De Candolle, in his Treatise on the Origin of Cultivated Plants, began the early work on plant geography; his botanical thesis was later refined by Vavilov, in the USSR in the 20th Century, as the concept of geographic centres of origin for plant species. Candolle & later Vavilov, placed the origin of garlic’s wild progenitor in the Kirgiz desert of Western Russia /Central Asia, from where it spread into Europe and became naturalised. This geographic region is also home to Allium longicuspis, believed to be a wild ancestor. The species name sativum means planted, cultivated or sown, hence domesticated.
However, according to Leach (1982), it is difficult to find direct evidence of domestication for kitchen garden plants such as garlic.

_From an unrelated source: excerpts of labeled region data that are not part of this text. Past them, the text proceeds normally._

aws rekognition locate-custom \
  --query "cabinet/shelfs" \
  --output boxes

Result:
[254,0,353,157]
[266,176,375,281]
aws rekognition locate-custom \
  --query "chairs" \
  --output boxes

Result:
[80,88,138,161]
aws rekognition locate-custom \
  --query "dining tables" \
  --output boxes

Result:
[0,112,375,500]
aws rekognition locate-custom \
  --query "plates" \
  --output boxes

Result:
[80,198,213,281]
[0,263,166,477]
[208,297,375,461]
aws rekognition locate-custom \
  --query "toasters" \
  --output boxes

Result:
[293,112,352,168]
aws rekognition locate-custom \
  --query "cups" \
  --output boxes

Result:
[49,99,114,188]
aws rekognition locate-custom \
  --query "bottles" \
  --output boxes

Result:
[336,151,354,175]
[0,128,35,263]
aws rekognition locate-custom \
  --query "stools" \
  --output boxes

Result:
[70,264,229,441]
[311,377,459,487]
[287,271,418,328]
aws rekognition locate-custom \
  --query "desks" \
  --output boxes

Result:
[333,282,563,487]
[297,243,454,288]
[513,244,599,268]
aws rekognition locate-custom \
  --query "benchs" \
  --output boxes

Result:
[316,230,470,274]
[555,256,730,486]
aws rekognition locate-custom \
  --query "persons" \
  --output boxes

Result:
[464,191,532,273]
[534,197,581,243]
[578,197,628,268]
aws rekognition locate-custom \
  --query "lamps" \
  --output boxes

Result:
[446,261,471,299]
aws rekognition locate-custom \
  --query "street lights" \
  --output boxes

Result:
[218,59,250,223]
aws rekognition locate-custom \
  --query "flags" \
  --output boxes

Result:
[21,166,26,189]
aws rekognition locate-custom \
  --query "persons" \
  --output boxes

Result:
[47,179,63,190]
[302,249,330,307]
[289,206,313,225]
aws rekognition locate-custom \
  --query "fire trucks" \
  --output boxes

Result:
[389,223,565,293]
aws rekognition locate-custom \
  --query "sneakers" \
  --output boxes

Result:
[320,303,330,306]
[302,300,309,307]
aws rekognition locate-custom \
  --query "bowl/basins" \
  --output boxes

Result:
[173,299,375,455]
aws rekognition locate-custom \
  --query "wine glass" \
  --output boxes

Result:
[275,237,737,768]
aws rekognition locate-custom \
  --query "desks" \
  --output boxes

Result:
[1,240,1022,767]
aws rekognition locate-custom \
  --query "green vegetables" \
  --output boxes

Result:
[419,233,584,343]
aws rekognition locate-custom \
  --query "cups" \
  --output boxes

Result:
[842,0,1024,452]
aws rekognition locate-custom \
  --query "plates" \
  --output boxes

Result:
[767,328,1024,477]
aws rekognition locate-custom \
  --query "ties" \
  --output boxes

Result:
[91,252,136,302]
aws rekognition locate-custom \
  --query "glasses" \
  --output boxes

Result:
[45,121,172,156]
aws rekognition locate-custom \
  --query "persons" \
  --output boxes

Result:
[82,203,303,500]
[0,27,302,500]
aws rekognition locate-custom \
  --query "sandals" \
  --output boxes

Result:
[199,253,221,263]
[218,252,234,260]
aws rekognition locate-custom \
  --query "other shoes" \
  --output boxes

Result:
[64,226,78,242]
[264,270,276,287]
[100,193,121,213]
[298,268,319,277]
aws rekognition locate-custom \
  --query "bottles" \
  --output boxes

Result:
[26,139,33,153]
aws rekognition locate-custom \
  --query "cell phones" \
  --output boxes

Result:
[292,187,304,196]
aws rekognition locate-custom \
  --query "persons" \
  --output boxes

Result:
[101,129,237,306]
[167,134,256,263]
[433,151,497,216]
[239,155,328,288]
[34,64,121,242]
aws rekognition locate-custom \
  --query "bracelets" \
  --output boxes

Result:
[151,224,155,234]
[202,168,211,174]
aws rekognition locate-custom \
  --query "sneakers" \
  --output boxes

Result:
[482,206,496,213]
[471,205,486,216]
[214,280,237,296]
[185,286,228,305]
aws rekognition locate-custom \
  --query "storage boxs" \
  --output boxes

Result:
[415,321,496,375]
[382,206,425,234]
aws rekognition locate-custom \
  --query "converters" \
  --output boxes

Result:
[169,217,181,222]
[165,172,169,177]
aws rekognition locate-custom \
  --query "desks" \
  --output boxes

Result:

The most acceptable form of evidence, the remains or impressions of plants themselves, is scarce for green and root vegetables, although plentiful for grain; an assessment of their importance in Bronze and Iron age economies relies on documentary evidence and artistic representations from the 1st 3 millennia BC (Leach, 1982:2)
Apart from finds of onion bulb scales, a garlic bulb and cloves, in what is described as a Chalcolithic context (c.3500-3000 BC) at the Cave of the Treasure near the Dead Sea, and the recovery of what are thought to be kurrat leeks in Early Bronze Age Jericho, there are no unequivocal records of cultivated vegetables before 3000 B.C. The discovery of garlic in such an early context is particularly important for it could only be grown from cloves or inflorescence bulbils and this would mean that it would be subject to actions characteristic of horticulture. (Leach, 1982: 10).
Leach, H.L. (1982) ‘On the Origins of Kitchen Gardening in the Ancient Near East’, Garden History, Vol. 10. No.1 (Spring, 1982) pp.1-16.